■ **Exercise objective**
Reproduce every line of the data below word for word, leaving out the pictures.

■ **Image-text data from the web**

==========

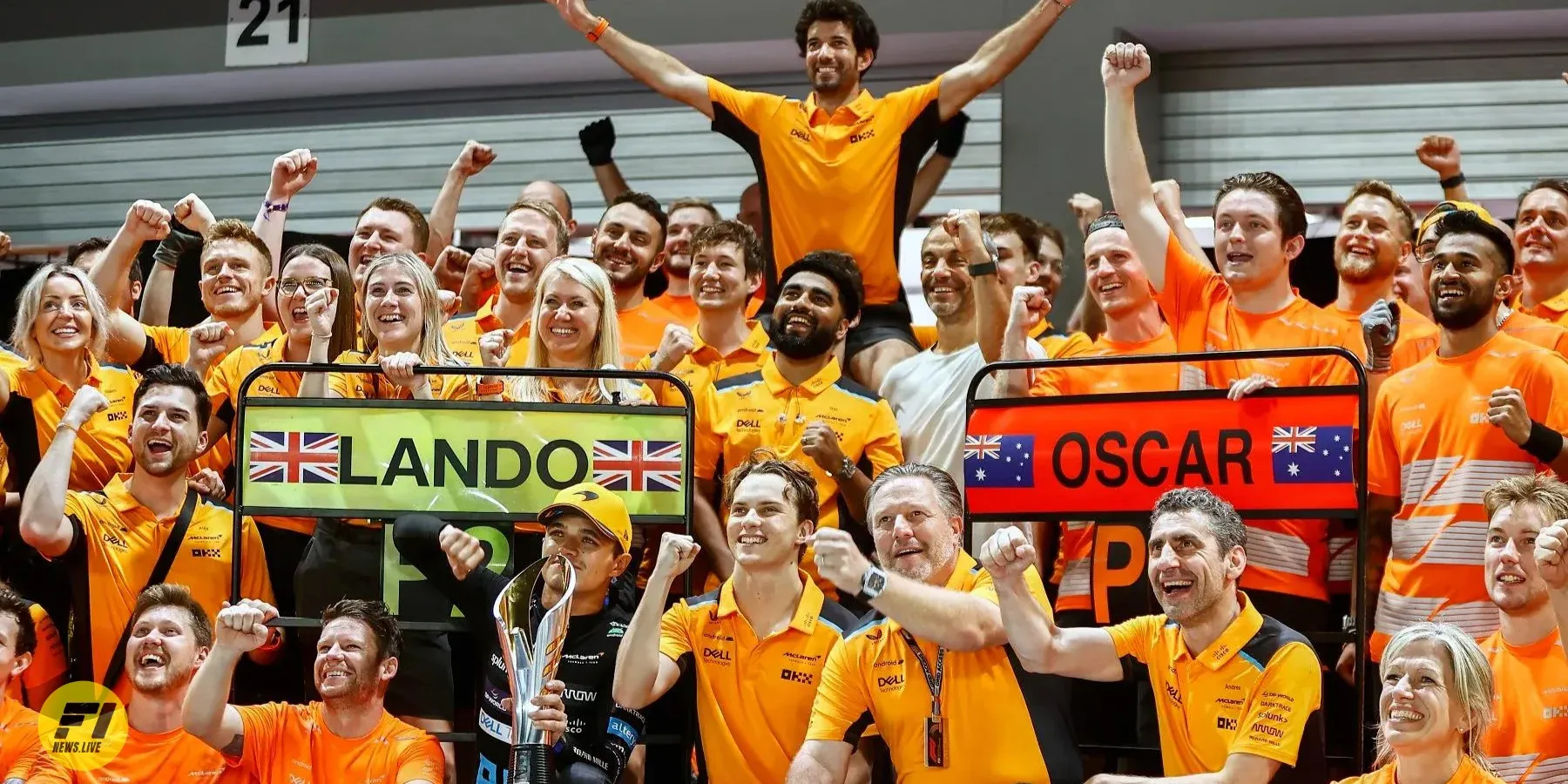 McLaren team celebrating Norris and Piastri podiums in Japanese GP 2023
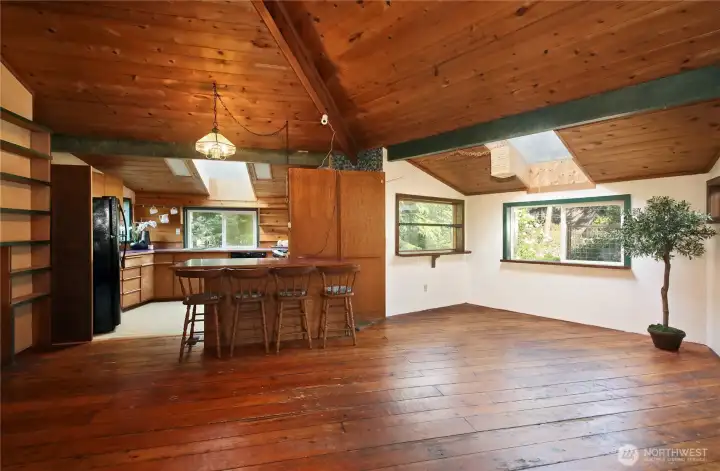 Dine under the skylight with space for a large table off of the kitchen.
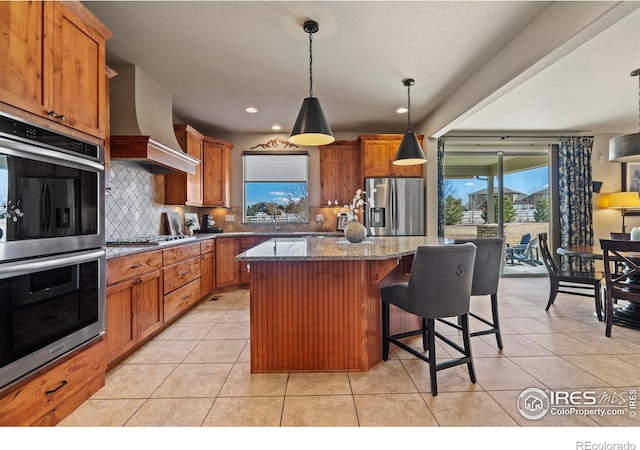 kitchen featuring stainless steel appliances, a kitchen island, brown cabinets, decorative backsplash, and custom range hood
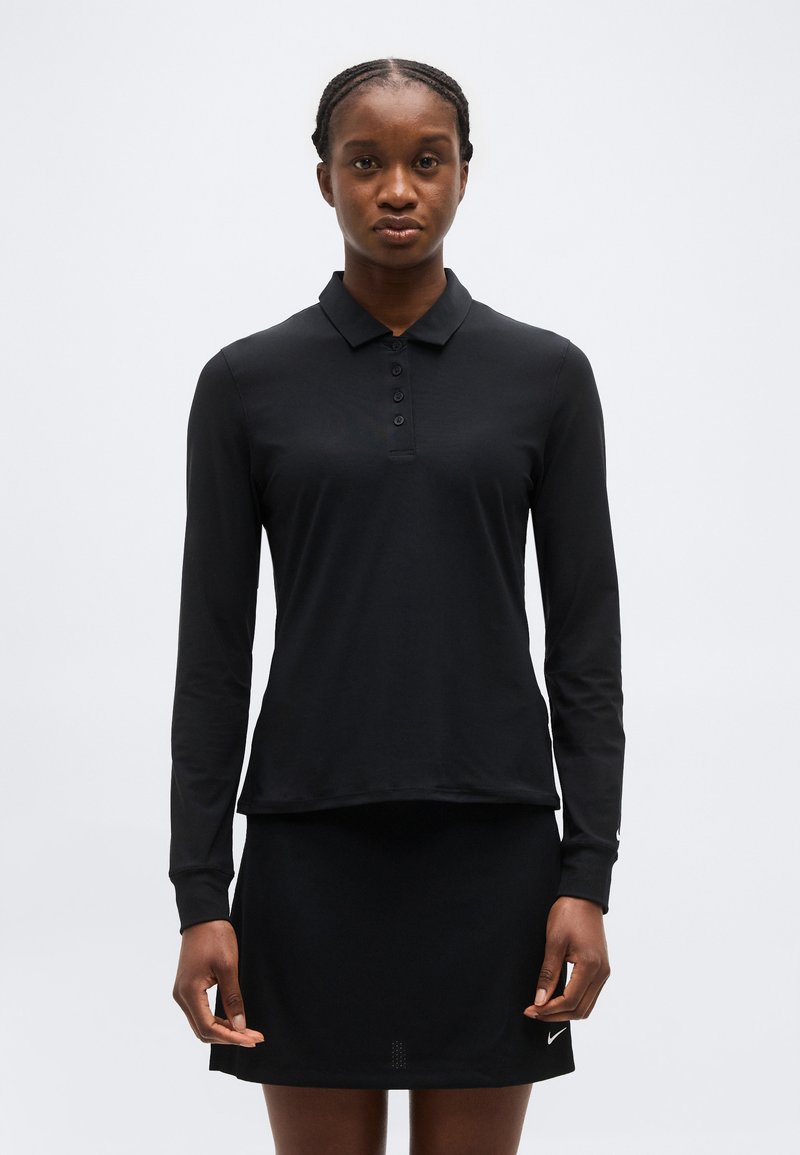 Γυναίκα που φορά μια μαύρη μπλούζα με μακριά μανίκια και γιακά και μια μαύρη φούστα, στέκεται μπροστά σε απλό ανοιχτό φόντο.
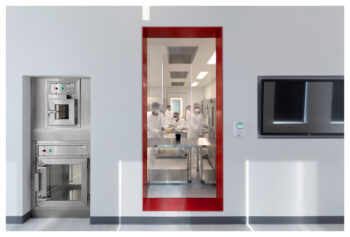 A wall with a glass door looking into a gmp lab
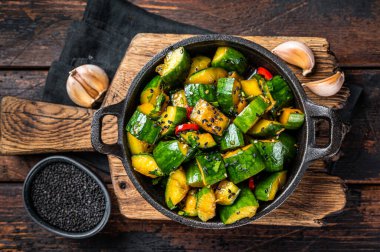 Chinese Smashed Cucumber salad pai huang gua in a skillet. Wooden background. Top view.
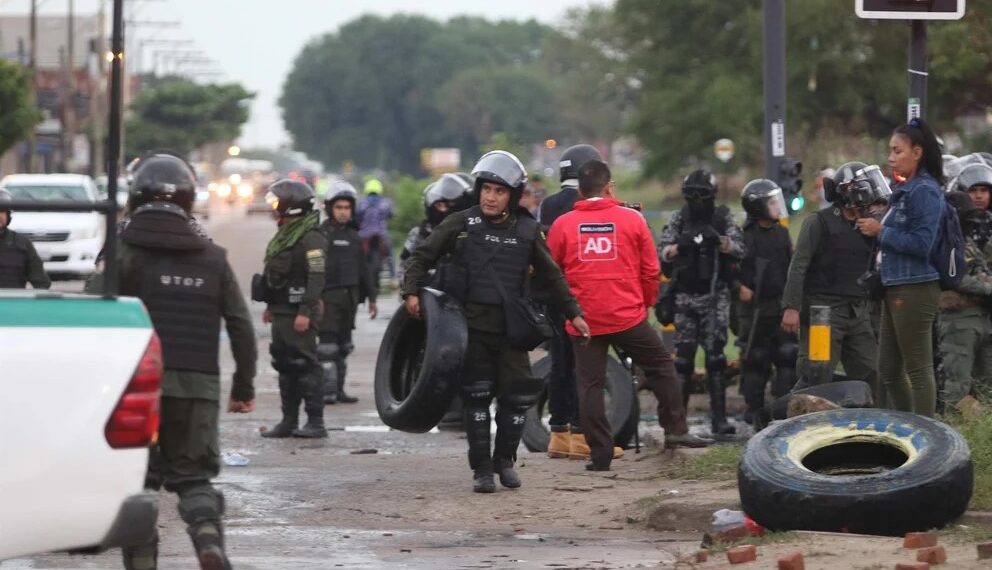 Policías antimotines de Bolivia retiran unos neumáticos que eran usados para bloquear calles en Santa Cruz (Créditos: EFE)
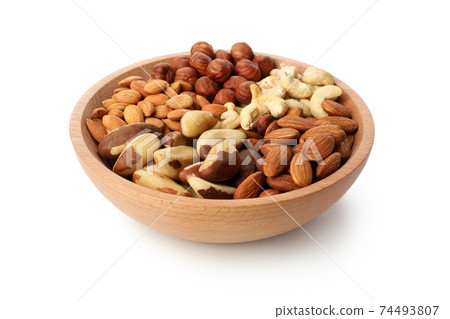 Bowl with different nuts isolated on white background 74493807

==========

■ **Answer space**
 McLaren team celebrating Norris and Piastri podiums in Japanese GP 2023
 Dine under the skylight with space for a large table off of the kitchen.
 kitchen featuring stainless steel appliances, a kitchen island, brown cabinets, decorative backsplash, and custom range hood
 Γυναίκα που φορά μια μαύρη μπλούζα με μακριά μανίκια και γιακά και μια μαύρη φούστα, στέκεται μπροστά σε απλό ανοιχτό φόντο.
 A wall with a glass door looking into a gmp lab
 Chinese Smashed Cucumber salad pai huang gua in a skillet. Wooden background. Top view.
 Policías antimotines de Bolivia retiran unos neumáticos que eran usados para bloquear calles en Santa Cruz (Créditos: EFE)
 Bowl with different nuts isolated on white background 74493807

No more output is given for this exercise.